L’Ironie voulait que ce film sorte au cinéma. Une blague à part entière dans la mesure où l’avant séance porte en germe les thématiques mêmes d’une œuvre dont l’ampleur ne dépasserait pas celle d’une publicité sur les mycoses vaginales : une sorte de succession embarrassante de placements de produits et d’apologie de la dépendance technologique en somme. D’autant plus acerbe lorsque le film se précède d’un « Merci d’éteindre vos téléphones portables ». Ironique, non ? Surtout lorsqu’il nous est impossible d’éteindre l’écran sur lequel est projeté l’illustration d’une société postmoderne où la vacuité et l’aberration sont devenus l’expression d’une jeunesse prisonnière des LOL et MDR. L’exercice stylistique pourrait même nous apprendre à comparer ce « film » à cette désagréable impression générée par une chaussure dans un excrément animal, où le spectateur y serait en toute logique contraint à être la chaussure.
Et pourtant, au milieu de cette déchéance intellectuelle, tout n’était pas à mettre à la corbeille : le simple concept basé sur cette culture du virtuel aurait pu être l’occasion d’écorcher notre société individualiste par l’image impersonnelle qu’elle donne à voir. Une sorte de pur produit du capitalisme qui s’autodétruirait par l’abondance de mauvais goût et d’anticonformisme. Une démarche louable si seulement l’ironie du propos n’était pas asservie d’une morale des plus douteuses, préférant glorifier la dépendance aux Smartphones sans jamais remettre en question ses excès. Et ce qui aurait pu se transformer en un pamphlet subtil, n’apparaît alors que comme un encouragement à ces relations indirectes et à ce tapotage incessant derrière un écran. Assez exécrable au fond.

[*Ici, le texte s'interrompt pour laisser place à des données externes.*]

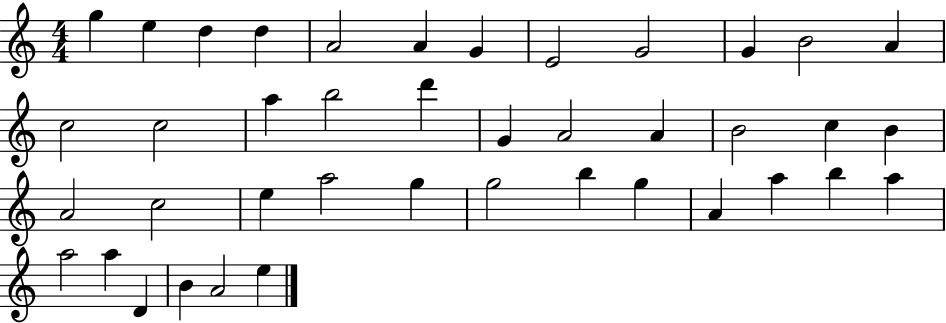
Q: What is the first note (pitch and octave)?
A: G5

Mais en même temps, qu’attendre d’un film qui n’existe que dans son impersonnalité ? Une sorte de vague enchaînement, sur la forme comme sur le fond, d’artifices quelconques tendant à divertir sans plaisir. L’intrigue elle-même semble élever la continuelle idée de l’émancipation, de la croyance en sa personnalité (paradoxal pour une œuvre qui n’en a pas) ou comment dépasser sa condition pour enfin révéler aux autres la nécessité d’être soi dans un monde où l’apparence domine. Une espèce de croisement bâtard et difforme entre Les Mondes de Ralph et Vice-Versa, sans inventivité, sans références dignes de ce nom ni émotion. Rien de bien effrayant pour l’instant, jusqu’à ce que les virus infiltrent le scénario ; puisque dans le Cloud, personne ne questionne ton statut existentiel. Car le téléphone s’enfile ou plutôt est-ce là l’erreur même que d’encenser cette servitude mécanique. Un Smartphone où tout programme serait l’esclave inconscient de son utilisateur pour le satisfaire et l’attirer vers plus de dépendance en lui faisant découvrir de nouvelles fonctionnalités. L’obsolescence programmée de notre humanité en somme.
The Emoji Movie en serait même de taille à figurer au palmarès du néant, tant son misérable agglomérat d’écoulement de produits et sa pénurie d’audace sont des insultes à la notion même de divertissement. D’autant plus lorsque d’estimés acteurs en sont abaissés à prêter leur voix à des fientes sur pattes. Tout confine ainsi à l’anti-expression là où la nouvelle génération préfère la banalité d’une Image à la force évocatrice et singulière des mots. Allons plus loin dans l’outrage et conceptualisons le tout : le film en serait réduit à un éternel processeur en surchauffe, un peu comme un Note 7 qui vous exploserait sa morale défectueuse au visage.